I have a dataset of text entries with id-s. I have a list of match vectors, each consisting of words.
I want to count the number of times words from each match vector occur in each entry.
There are about ten match vectors with 10-100 words in each.
The dataset has about 10^8 entries in it. The entries range in length between 1:600 words with a median of about 50.
It's a lot of data, basically.
I have a solution for a small (say, 10^6 entries) dataset. But it scales horribly.
Here's an approximate reprex.
library(tidyverse)
library(magrittr)
# match vectors
fruit = c('apple', 'banana', 'cherry')
vegetable = c('artichoke', 'bean', 'carrot')

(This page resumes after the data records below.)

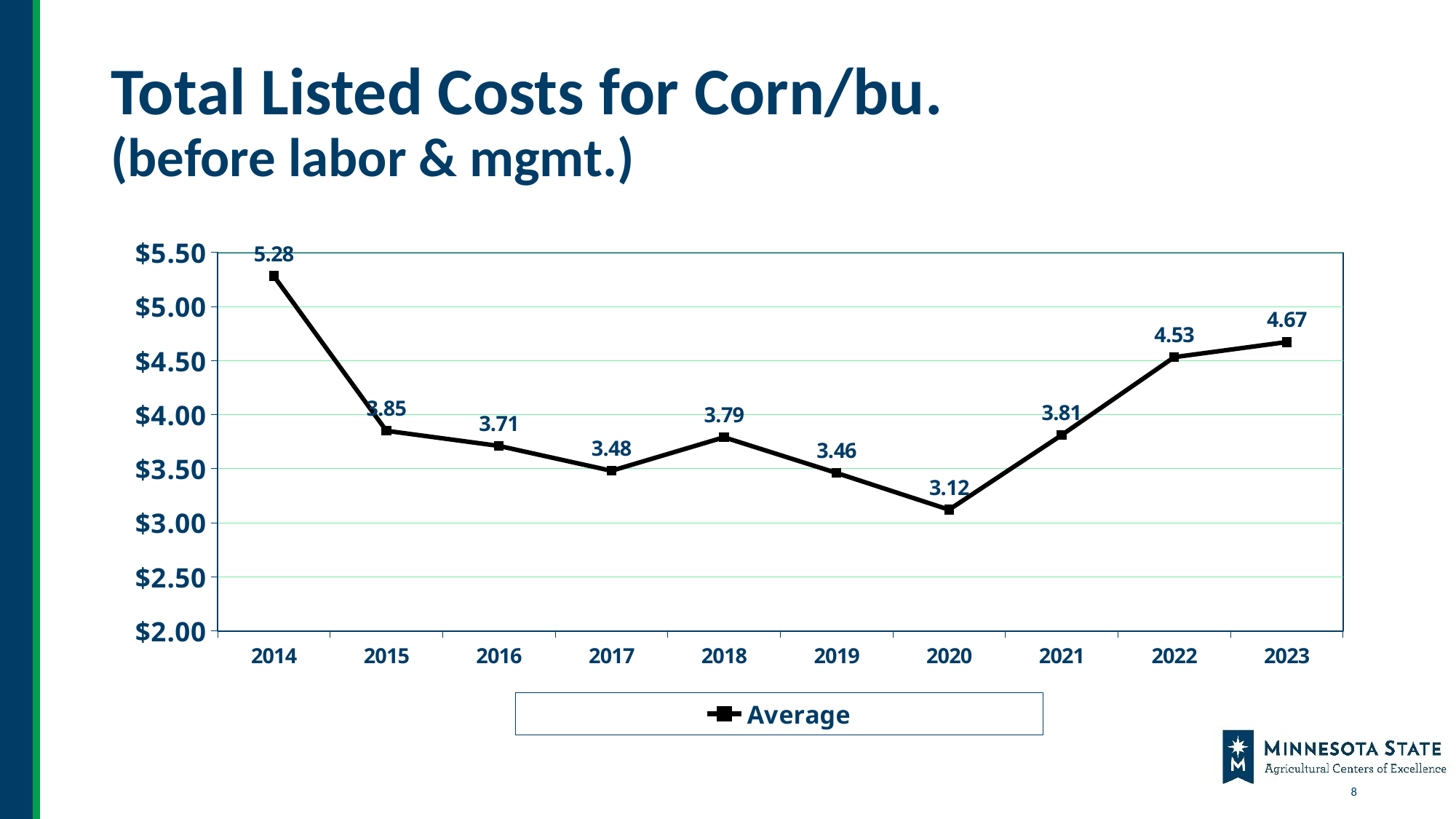
Is the value for 2022 greater or less than $4.00? greater Which year has the lowest value? 2020 What is the value for 2014? 5.28 How many years are plotted on the x axis? 10 Which year has the highest value? 2014 Which is larger, the value for 2018 or the value for 2019? 2018 How many series does the legend list? 1 What is the value for 2023? 4.67 What kind of chart is shown? line chart What is the value for 2020? 3.12 Do the values rise or fall from 2020 to 2023? rise What is the difference between the values for 2014 and 2020? 2.16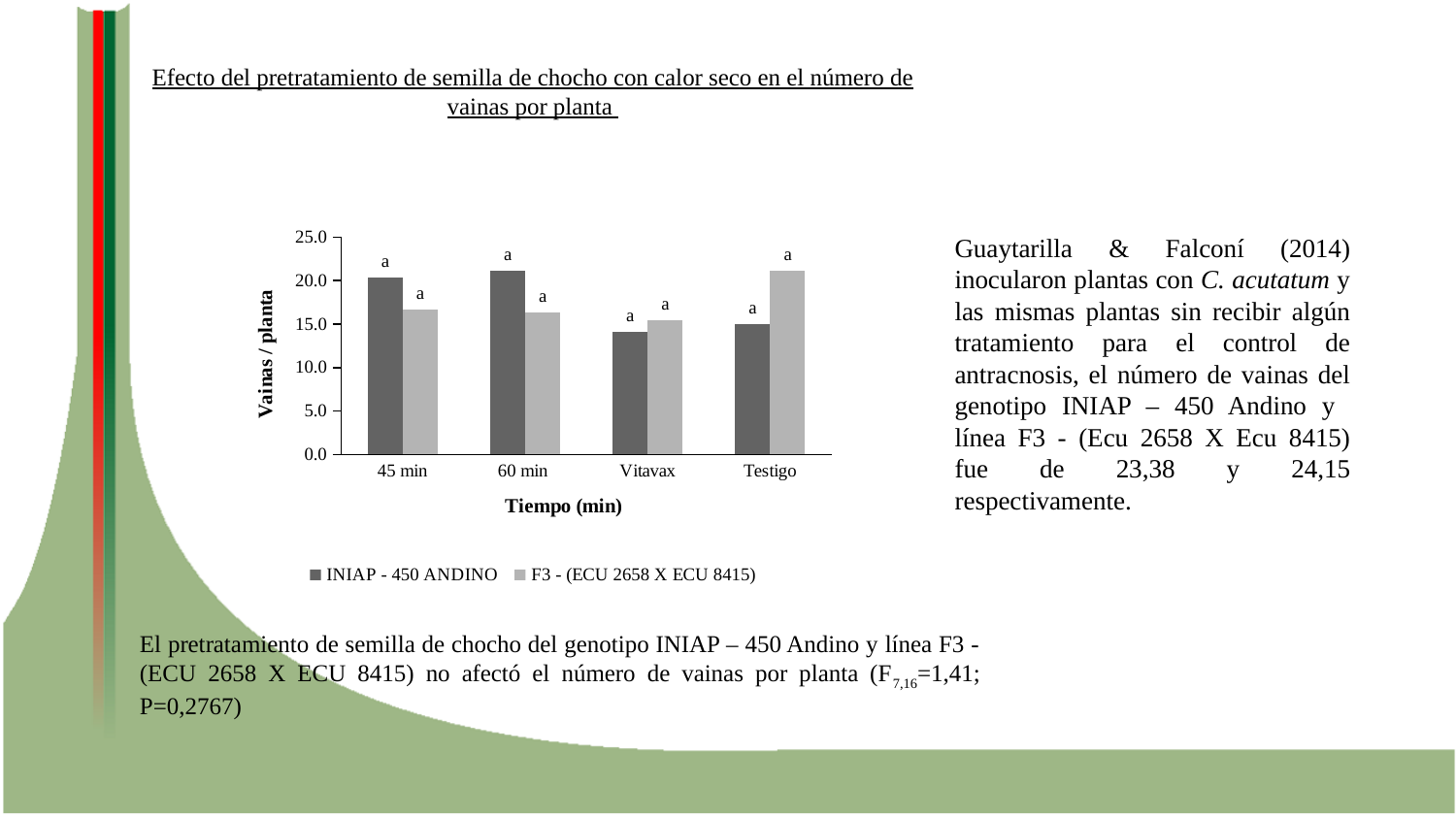
Is the value for INIAP - 450 ANDINO at Vitavax greater or less than 15.0? less What is the title of the y axis of the chart? Vainas / planta Is the value for INIAP - 450 ANDINO at 60 min greater or less than 20.0? greater What is the title of the x axis of the chart? Tiempo (min) How many categories are shown on the x axis of the chart? 4 Which category has the highest value for the F3 - (ECU 2658 X ECU 8415) series? Testigo Is the value for F3 - (ECU 2658 X ECU 8415) at Testigo greater or less than 20.0? greater Which category has the lowest value for the INIAP - 450 ANDINO series? Vitavax For Testigo, which series has the larger value, INIAP - 450 ANDINO or F3 - (ECU 2658 X ECU 8415)? F3 - (ECU 2658 X ECU 8415) What kind of chart is shown on the slide? bar chart At 45 min, which series has the larger value, INIAP - 450 ANDINO or F3 - (ECU 2658 X ECU 8415)? INIAP - 450 ANDINO How many series does the chart legend list? 2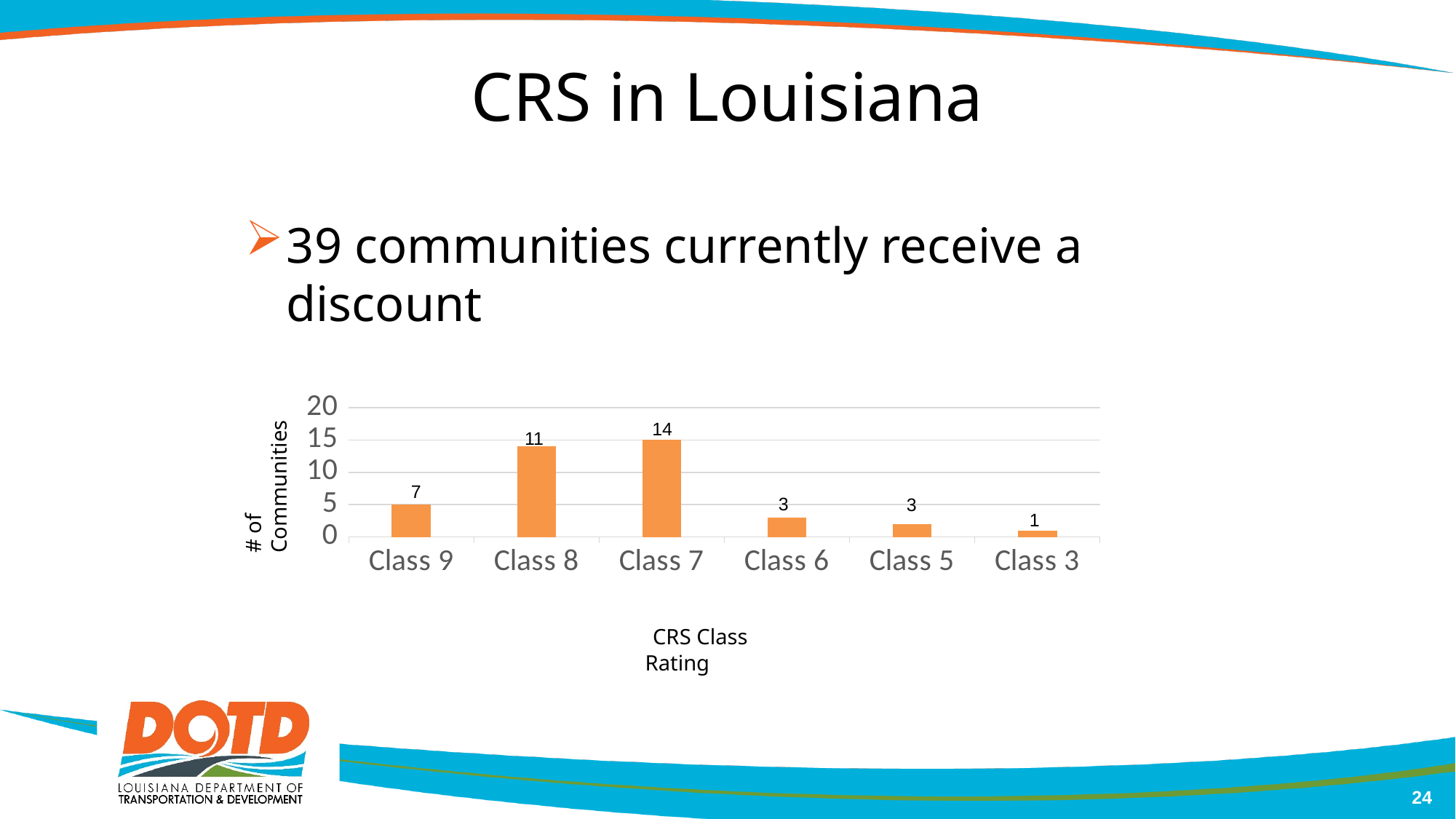
What is the difference between the number of communities in Class 7 and Class 6? 11 What is the value shown for Class 9? 7 What type of chart is shown on the slide? Bar chart How many CRS class categories are shown on the x axis? 6 Which has more communities, Class 8 or Class 9? Class 8 How many communities are in Class 7? 14 Is the value for Class 6 greater or less than 5? less What is the number of communities for Class 8? 11 How many communities are in Class 3? 1 Which CRS class has the highest number of communities? Class 7 What is the label of the vertical axis of the chart? # of Communities Which CRS class has the lowest number of communities? Class 3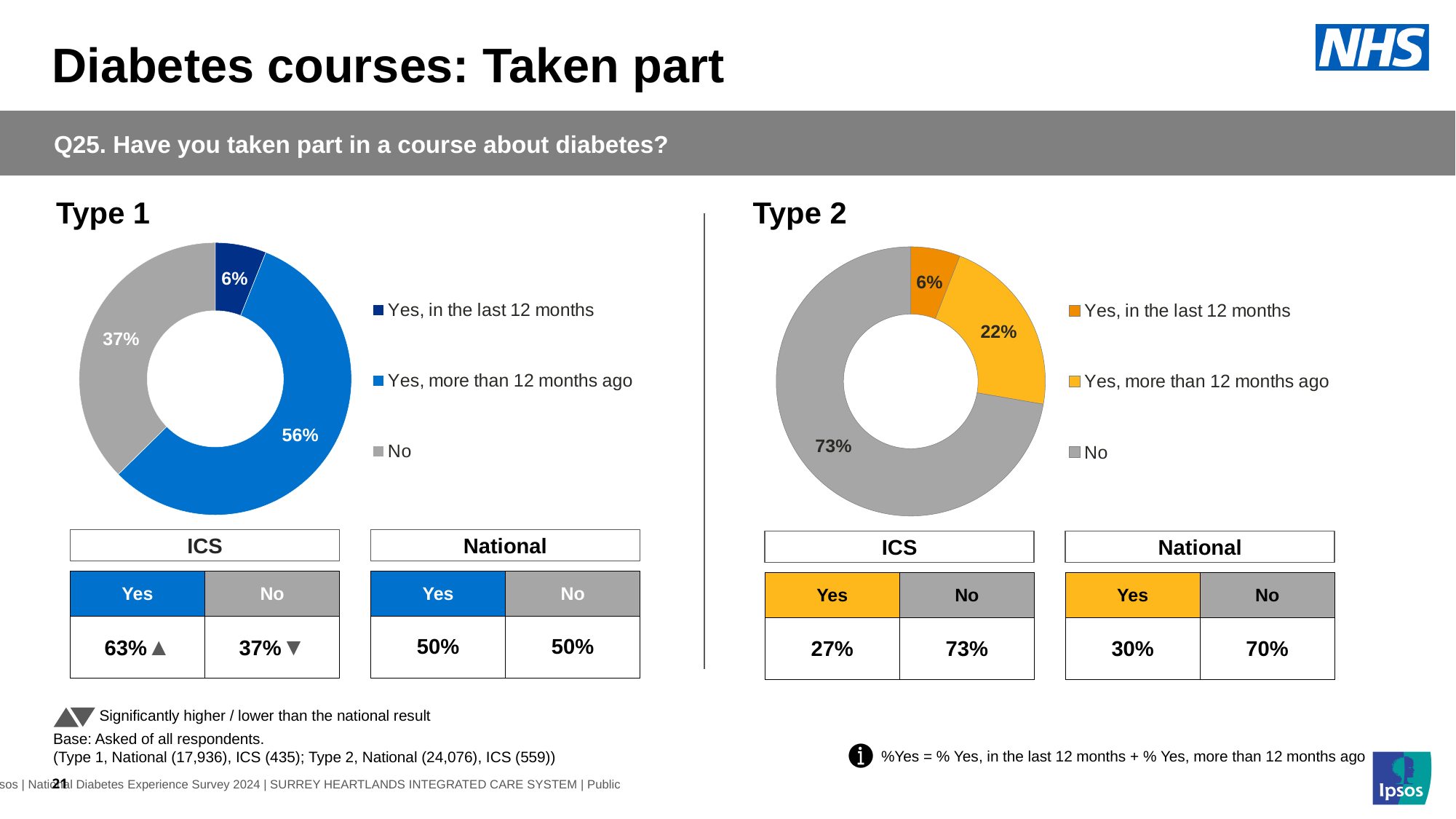
In the Type 2 chart, what percentage answered 'Yes, more than 12 months ago'? 22% In the Type 1 chart, what percentage of respondents answered 'No'? 37% In the Type 1 chart, which category has the smallest share? Yes, in the last 12 months In the Type 1 chart, what is the difference between the 'Yes, more than 12 months ago' share and the 'No' share? 19% What type of chart is used for Type 1? Doughnut chart How many entries does the legend of the Type 1 chart list? 3 In the Type 1 chart, what percentage answered 'Yes, in the last 12 months'? 6% In the Type 2 chart, which category has the largest share? No In the Type 1 chart, what colour is the 'No' segment? Grey How many categories does the Type 2 chart show? 3 In the Type 2 chart, what is the combined share of the two 'Yes' categories? 28% Which is larger in the Type 2 chart: 'Yes, more than 12 months ago' or 'No'? No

food_list = list(fruit, vegetable)
# we make up some data to match
dummy = tibble(
id = 1:10
) %>%
rowwise() %>%
mutate(
entry = paste(
paste(
sample(fruit,
sample(0:5, 1),
replace = T
),
collapse = ' '),
paste(
sample(vegetable,
sample(0:5, 1),
replace = T
),
collapse = ' '),
paste(
sample(c('filler1', 'filler2', 'filler3'),
sample(0:5, 1),
replace = T
),
collapse = ' '),
sep = ' '
)
)
The text entries are rows in a large table. I can map through the rows, check each text entry against each match vector, count the total amount of matches per vector, where the match count of the entry "apple banana banana chair" on the match vector c("apple", "banana", "cherry") is 3. I can store these integers in a list column.
# map through data, count overlaps
getMatches = function(dummy){
dummy %>%
mutate(
counts =
list(
map_dbl(food_list,
~ str_count(entry, .) %>%
sum()
)
)
)
}
res = getMatches(dummy)
This slows down fast.
# larger sets
dummy10 = dummy %>%
slice(rep(1:n(), each = 10))
dummy100 = dummy %>%
slice(rep(1:n(), each = 100))
dummy1000 = dummy %>%
slice(rep(1:n(), each = 1000))
dummy10000 = dummy %>%
slice(rep(1:n(), each = 10000))
dummies = list(dummy, dummy10, dummy100, dummy1000, dummy10000)
# times
getTimes = function(dummy){
tictoc::tic('time')
getMatches(dummy)
}
map(dummies, ~ getTimes(.))
# get time: 0.012 sec elapsed
# get time: 0.016 sec elapsed
# get time: 0.104 sec elapsed
# get time: 0.926 sec elapsed
# get time: 8.569 sec elapsed
What can I do? I can obviously parallelise this, or replace dplyr with data table, or use awk, but I feel like there are fundamental problems with the approach.
Or maybe not, it's just matching a lot of text with a lot of text just takes a very long time?